= SET TASK =
Send each entry back exactly as given, pictures excluded.

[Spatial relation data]
----

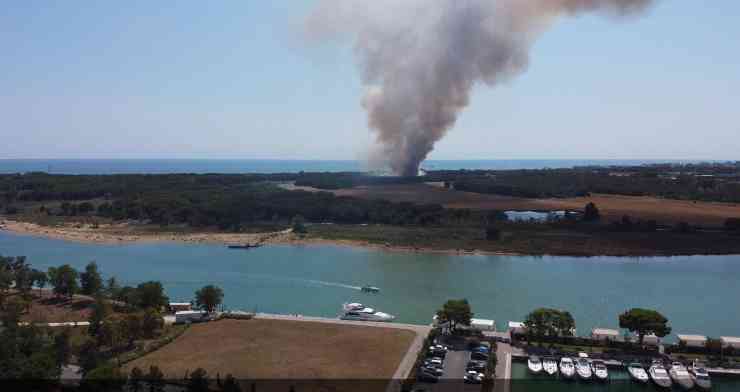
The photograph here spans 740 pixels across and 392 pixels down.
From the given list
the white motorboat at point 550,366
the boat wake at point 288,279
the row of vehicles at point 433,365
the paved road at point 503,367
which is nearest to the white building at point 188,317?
the boat wake at point 288,279

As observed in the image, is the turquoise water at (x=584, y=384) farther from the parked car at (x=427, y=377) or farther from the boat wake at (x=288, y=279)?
the boat wake at (x=288, y=279)

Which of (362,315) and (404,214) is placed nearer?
(362,315)

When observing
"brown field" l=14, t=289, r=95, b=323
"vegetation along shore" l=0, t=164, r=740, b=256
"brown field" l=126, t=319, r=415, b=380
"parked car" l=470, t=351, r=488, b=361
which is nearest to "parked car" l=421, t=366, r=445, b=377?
"brown field" l=126, t=319, r=415, b=380

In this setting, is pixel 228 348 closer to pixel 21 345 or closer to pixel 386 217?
pixel 21 345

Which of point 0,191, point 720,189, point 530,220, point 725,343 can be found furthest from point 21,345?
point 720,189

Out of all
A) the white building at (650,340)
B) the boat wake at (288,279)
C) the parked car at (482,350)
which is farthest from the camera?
the boat wake at (288,279)

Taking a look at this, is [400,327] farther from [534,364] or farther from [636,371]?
[636,371]

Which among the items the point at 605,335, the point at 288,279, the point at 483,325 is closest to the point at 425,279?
the point at 288,279
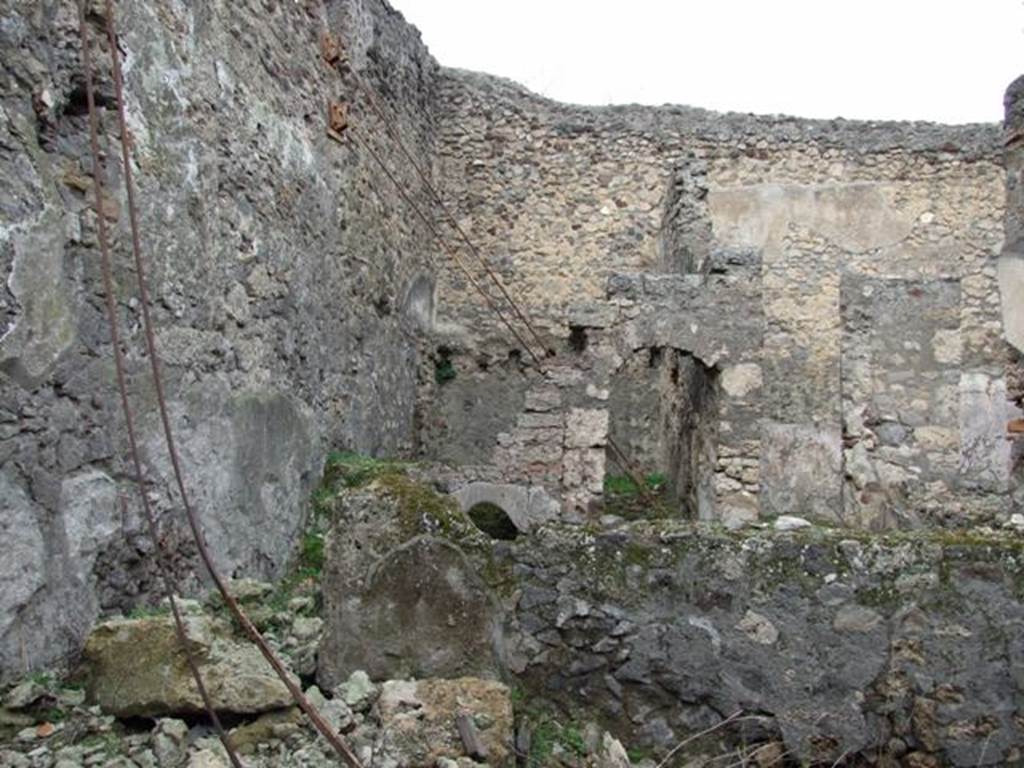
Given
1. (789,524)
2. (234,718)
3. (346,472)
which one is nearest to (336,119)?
(346,472)

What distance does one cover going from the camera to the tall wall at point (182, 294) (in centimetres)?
377

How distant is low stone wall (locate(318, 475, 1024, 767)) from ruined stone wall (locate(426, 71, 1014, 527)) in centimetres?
613

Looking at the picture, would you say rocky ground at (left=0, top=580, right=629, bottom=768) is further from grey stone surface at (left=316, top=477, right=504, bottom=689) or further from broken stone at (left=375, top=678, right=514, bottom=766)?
grey stone surface at (left=316, top=477, right=504, bottom=689)

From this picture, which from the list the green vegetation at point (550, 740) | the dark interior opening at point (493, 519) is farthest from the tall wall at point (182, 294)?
the green vegetation at point (550, 740)

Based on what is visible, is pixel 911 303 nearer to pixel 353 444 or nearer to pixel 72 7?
pixel 353 444

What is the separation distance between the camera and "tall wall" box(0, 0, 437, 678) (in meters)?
3.77

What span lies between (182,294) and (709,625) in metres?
3.02

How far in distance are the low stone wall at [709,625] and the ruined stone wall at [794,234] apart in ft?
20.1

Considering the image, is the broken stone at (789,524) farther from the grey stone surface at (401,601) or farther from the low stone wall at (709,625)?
the grey stone surface at (401,601)

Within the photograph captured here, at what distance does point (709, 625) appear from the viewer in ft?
11.5

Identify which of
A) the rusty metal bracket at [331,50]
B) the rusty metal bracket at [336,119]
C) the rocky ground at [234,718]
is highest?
the rusty metal bracket at [331,50]

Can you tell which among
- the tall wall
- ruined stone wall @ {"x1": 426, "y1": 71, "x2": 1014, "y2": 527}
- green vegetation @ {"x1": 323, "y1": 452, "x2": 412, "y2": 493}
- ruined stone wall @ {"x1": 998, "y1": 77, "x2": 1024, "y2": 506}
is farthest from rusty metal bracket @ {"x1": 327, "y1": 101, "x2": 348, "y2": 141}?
ruined stone wall @ {"x1": 998, "y1": 77, "x2": 1024, "y2": 506}

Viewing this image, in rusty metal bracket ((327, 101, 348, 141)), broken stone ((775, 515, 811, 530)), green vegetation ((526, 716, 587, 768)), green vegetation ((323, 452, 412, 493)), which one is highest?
rusty metal bracket ((327, 101, 348, 141))

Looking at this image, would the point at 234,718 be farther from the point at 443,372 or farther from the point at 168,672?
the point at 443,372
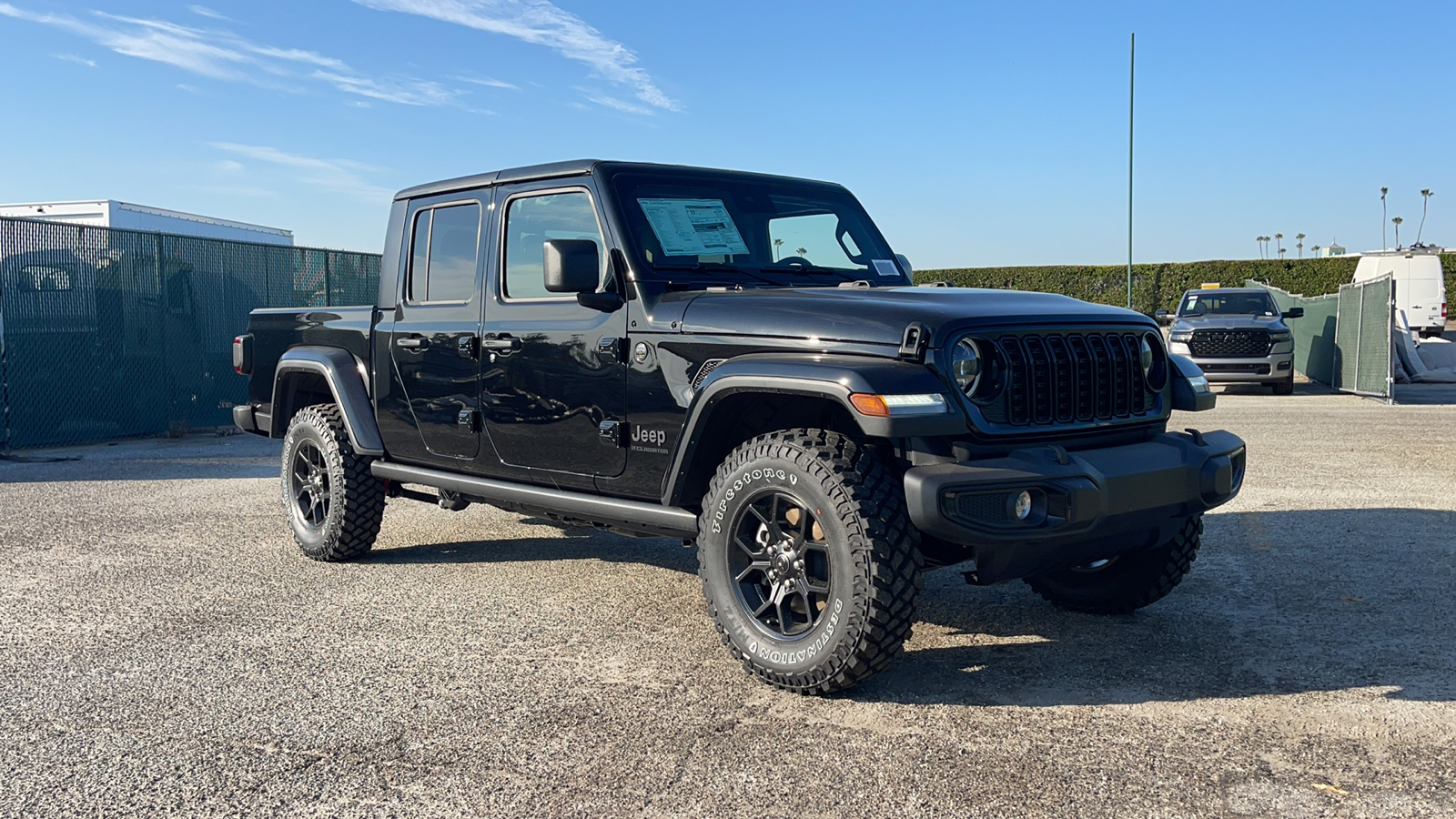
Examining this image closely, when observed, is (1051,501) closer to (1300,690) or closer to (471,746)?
(1300,690)

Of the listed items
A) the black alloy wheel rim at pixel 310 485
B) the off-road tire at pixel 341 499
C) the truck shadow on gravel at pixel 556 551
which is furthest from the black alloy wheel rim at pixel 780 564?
the black alloy wheel rim at pixel 310 485

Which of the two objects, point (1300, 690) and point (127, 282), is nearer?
point (1300, 690)

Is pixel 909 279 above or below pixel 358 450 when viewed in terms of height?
above

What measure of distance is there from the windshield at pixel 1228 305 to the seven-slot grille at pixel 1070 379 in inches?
604

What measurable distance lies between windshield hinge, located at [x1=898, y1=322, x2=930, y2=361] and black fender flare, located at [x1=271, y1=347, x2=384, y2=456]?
131 inches

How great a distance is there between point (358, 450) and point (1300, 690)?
4.51 metres

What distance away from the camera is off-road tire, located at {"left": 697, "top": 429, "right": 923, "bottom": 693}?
12.9 ft

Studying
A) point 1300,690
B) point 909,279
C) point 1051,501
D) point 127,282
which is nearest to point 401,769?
point 1051,501

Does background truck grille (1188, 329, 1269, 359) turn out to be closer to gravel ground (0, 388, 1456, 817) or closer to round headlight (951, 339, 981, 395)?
gravel ground (0, 388, 1456, 817)

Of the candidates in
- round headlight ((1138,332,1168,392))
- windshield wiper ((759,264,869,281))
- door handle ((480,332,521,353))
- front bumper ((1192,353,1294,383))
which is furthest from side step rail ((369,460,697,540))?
front bumper ((1192,353,1294,383))

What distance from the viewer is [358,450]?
6281mm

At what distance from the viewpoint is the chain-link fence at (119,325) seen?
12.1 m

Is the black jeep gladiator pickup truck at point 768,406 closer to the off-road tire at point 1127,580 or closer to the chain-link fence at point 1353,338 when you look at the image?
the off-road tire at point 1127,580

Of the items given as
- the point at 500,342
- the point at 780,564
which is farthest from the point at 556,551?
the point at 780,564
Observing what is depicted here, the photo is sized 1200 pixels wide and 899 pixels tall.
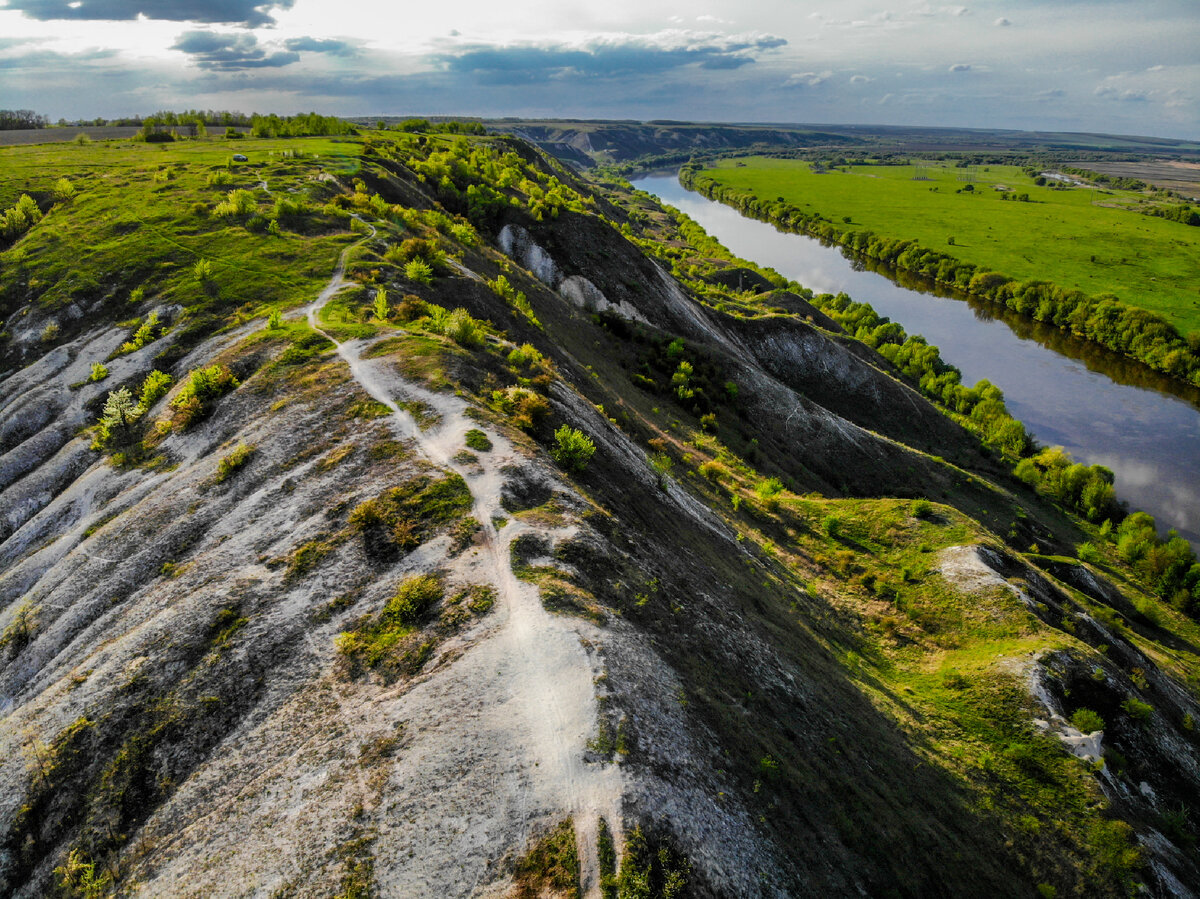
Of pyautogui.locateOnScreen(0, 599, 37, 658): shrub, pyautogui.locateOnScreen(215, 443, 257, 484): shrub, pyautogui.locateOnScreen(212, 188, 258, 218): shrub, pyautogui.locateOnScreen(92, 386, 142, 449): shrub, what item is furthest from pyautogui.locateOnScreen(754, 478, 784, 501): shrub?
pyautogui.locateOnScreen(212, 188, 258, 218): shrub

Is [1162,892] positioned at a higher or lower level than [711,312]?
lower

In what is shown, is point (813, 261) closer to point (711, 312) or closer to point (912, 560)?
point (711, 312)

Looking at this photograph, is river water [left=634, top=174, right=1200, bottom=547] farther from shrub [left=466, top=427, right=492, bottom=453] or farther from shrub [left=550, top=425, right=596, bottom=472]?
shrub [left=466, top=427, right=492, bottom=453]

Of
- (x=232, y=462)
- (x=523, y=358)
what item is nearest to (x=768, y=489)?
(x=523, y=358)

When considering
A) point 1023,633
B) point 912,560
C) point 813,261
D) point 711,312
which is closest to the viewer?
point 1023,633

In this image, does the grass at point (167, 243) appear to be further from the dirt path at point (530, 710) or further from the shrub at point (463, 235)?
the dirt path at point (530, 710)

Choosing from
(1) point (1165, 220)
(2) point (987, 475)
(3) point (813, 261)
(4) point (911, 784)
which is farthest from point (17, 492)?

----

= WRITTEN REPLY =
The photograph here spans 740 pixels across and 392 pixels down.
From the given list
the white motorboat at point 550,366
the boat wake at point 288,279
the row of vehicles at point 433,365
the paved road at point 503,367
which is nearest to the white building at point 188,317?
the boat wake at point 288,279

As observed in the image, is the turquoise water at (x=584, y=384) farther from the parked car at (x=427, y=377) or farther from the boat wake at (x=288, y=279)?
the boat wake at (x=288, y=279)

Which of (362,315) and (404,214) is placed nearer?
(362,315)

When observing
"brown field" l=14, t=289, r=95, b=323
"vegetation along shore" l=0, t=164, r=740, b=256
"brown field" l=126, t=319, r=415, b=380
"parked car" l=470, t=351, r=488, b=361
which is nearest to "parked car" l=421, t=366, r=445, b=377?
"brown field" l=126, t=319, r=415, b=380

In this setting, is pixel 228 348 closer to pixel 21 345 or closer to pixel 386 217?
pixel 21 345

Which of point 0,191, point 720,189, point 530,220, point 725,343 can be found furthest from point 21,345?
point 720,189

Out of all
A) the white building at (650,340)
B) the boat wake at (288,279)
C) the parked car at (482,350)
which is farthest from the camera?
the boat wake at (288,279)

Taking a look at this, is [400,327] farther from [534,364] or farther from [636,371]?
[636,371]

Which among the items the point at 605,335, the point at 288,279, the point at 483,325 is closest to the point at 425,279?
the point at 288,279
Given
1. (789,524)
2. (234,718)
3. (346,472)
which one is nearest to (336,119)?
(346,472)

What distance does one cover going from the camera to the tall wall at point (182, 294) (in centimetres)?
377

How distant is low stone wall (locate(318, 475, 1024, 767)) from ruined stone wall (locate(426, 71, 1014, 527)) in centimetres?
613

Looking at the picture, would you say rocky ground at (left=0, top=580, right=629, bottom=768) is further from grey stone surface at (left=316, top=477, right=504, bottom=689) or further from broken stone at (left=375, top=678, right=514, bottom=766)?
grey stone surface at (left=316, top=477, right=504, bottom=689)

From this picture, which from the list the green vegetation at point (550, 740) | the dark interior opening at point (493, 519) is farthest from the tall wall at point (182, 294)?
the green vegetation at point (550, 740)

Based on what is visible, is pixel 911 303 nearer to pixel 353 444 or nearer to pixel 72 7?
pixel 353 444

What is the separation distance between the camera and "tall wall" box(0, 0, 437, 678) (in meters)?
3.77

What span lies between (182,294) and (709,625) in metres?
3.02

How far in distance are the low stone wall at [709,625] and the ruined stone wall at [794,234] apart in ft?
20.1

Considering the image, is the broken stone at (789,524) farther from the grey stone surface at (401,601) or farther from the low stone wall at (709,625)?
the grey stone surface at (401,601)

Within the photograph captured here, at what distance does point (709, 625) appear from the viewer in ft?
11.5

Identify which of
A) the rusty metal bracket at [331,50]
B) the rusty metal bracket at [336,119]
C) the rocky ground at [234,718]
is highest?
the rusty metal bracket at [331,50]

Can you tell which among
- the tall wall
- ruined stone wall @ {"x1": 426, "y1": 71, "x2": 1014, "y2": 527}
- green vegetation @ {"x1": 323, "y1": 452, "x2": 412, "y2": 493}
- ruined stone wall @ {"x1": 998, "y1": 77, "x2": 1024, "y2": 506}
is farthest from rusty metal bracket @ {"x1": 327, "y1": 101, "x2": 348, "y2": 141}?
ruined stone wall @ {"x1": 998, "y1": 77, "x2": 1024, "y2": 506}

Viewing this image, in rusty metal bracket ((327, 101, 348, 141)), broken stone ((775, 515, 811, 530)), green vegetation ((526, 716, 587, 768)), green vegetation ((323, 452, 412, 493)), which one is highest?
rusty metal bracket ((327, 101, 348, 141))

Looking at this image, would the point at 234,718 be farther from the point at 443,372 or farther from the point at 168,672?
the point at 443,372
Examining this image closely, when observed, is (1051,501) closer to (1300,690) or closer to (471,746)?
(1300,690)

Of the listed items
A) the black alloy wheel rim at pixel 310 485
B) the off-road tire at pixel 341 499
C) the truck shadow on gravel at pixel 556 551
which is furthest from the black alloy wheel rim at pixel 780 564?
the black alloy wheel rim at pixel 310 485

Which of the two objects, point (1300, 690) and point (127, 282), is nearer?
point (1300, 690)

Is pixel 909 279 above or below pixel 358 450 when viewed in terms of height?
above

What measure of distance is there from the windshield at pixel 1228 305 to the seven-slot grille at pixel 1070 379 in inches?
604

What measurable distance lies between windshield hinge, located at [x1=898, y1=322, x2=930, y2=361] and black fender flare, located at [x1=271, y1=347, x2=384, y2=456]?
131 inches

How great a distance is there between point (358, 450) and point (1300, 690)?
4.51 metres

What distance away from the camera is off-road tire, located at {"left": 697, "top": 429, "right": 923, "bottom": 693}?
12.9 ft

Studying
A) point 1300,690
B) point 909,279
C) point 1051,501
D) point 127,282
which is nearest to point 401,769?
point 1051,501

Does background truck grille (1188, 329, 1269, 359) turn out to be closer to gravel ground (0, 388, 1456, 817) or closer to round headlight (951, 339, 981, 395)?
gravel ground (0, 388, 1456, 817)

Of the candidates in
- round headlight ((1138,332,1168,392))
- windshield wiper ((759,264,869,281))
- door handle ((480,332,521,353))
- front bumper ((1192,353,1294,383))
which is furthest from side step rail ((369,460,697,540))?
front bumper ((1192,353,1294,383))

What distance from the viewer is [358,450]?
6281mm

At what distance from the viewpoint is the chain-link fence at (119,325) seen?
12.1 m

Is the black jeep gladiator pickup truck at point 768,406 closer to the off-road tire at point 1127,580 or closer to the chain-link fence at point 1353,338 when you look at the image?
the off-road tire at point 1127,580

Of the items given as
- the point at 500,342
- the point at 780,564
which is farthest from the point at 556,551?
the point at 780,564
Observing what is depicted here, the photo is sized 1200 pixels wide and 899 pixels tall.
Of pyautogui.locateOnScreen(0, 599, 37, 658): shrub, pyautogui.locateOnScreen(215, 443, 257, 484): shrub, pyautogui.locateOnScreen(212, 188, 258, 218): shrub, pyautogui.locateOnScreen(92, 386, 142, 449): shrub, what item is furthest from pyautogui.locateOnScreen(754, 478, 784, 501): shrub?
pyautogui.locateOnScreen(212, 188, 258, 218): shrub

Is [1162,892] positioned at a higher or lower level than [711,312]?
lower

In what is shown, is point (813, 261) closer to point (711, 312) or closer to point (912, 560)?
point (711, 312)

Looking at this photograph, is river water [left=634, top=174, right=1200, bottom=547] farther from shrub [left=466, top=427, right=492, bottom=453] or farther from shrub [left=550, top=425, right=596, bottom=472]?
shrub [left=466, top=427, right=492, bottom=453]

Of
- (x=232, y=462)
- (x=523, y=358)
what item is nearest to (x=768, y=489)?
(x=523, y=358)

When considering
A) point 1023,633
B) point 912,560
C) point 813,261
D) point 711,312
which is closest to the viewer?
point 1023,633

In this image, does the grass at point (167, 243) appear to be further from the dirt path at point (530, 710) or further from the shrub at point (463, 235)?
the dirt path at point (530, 710)

Choosing from
(1) point (1165, 220)
(2) point (987, 475)
(3) point (813, 261)
(4) point (911, 784)
which is farthest from point (17, 492)?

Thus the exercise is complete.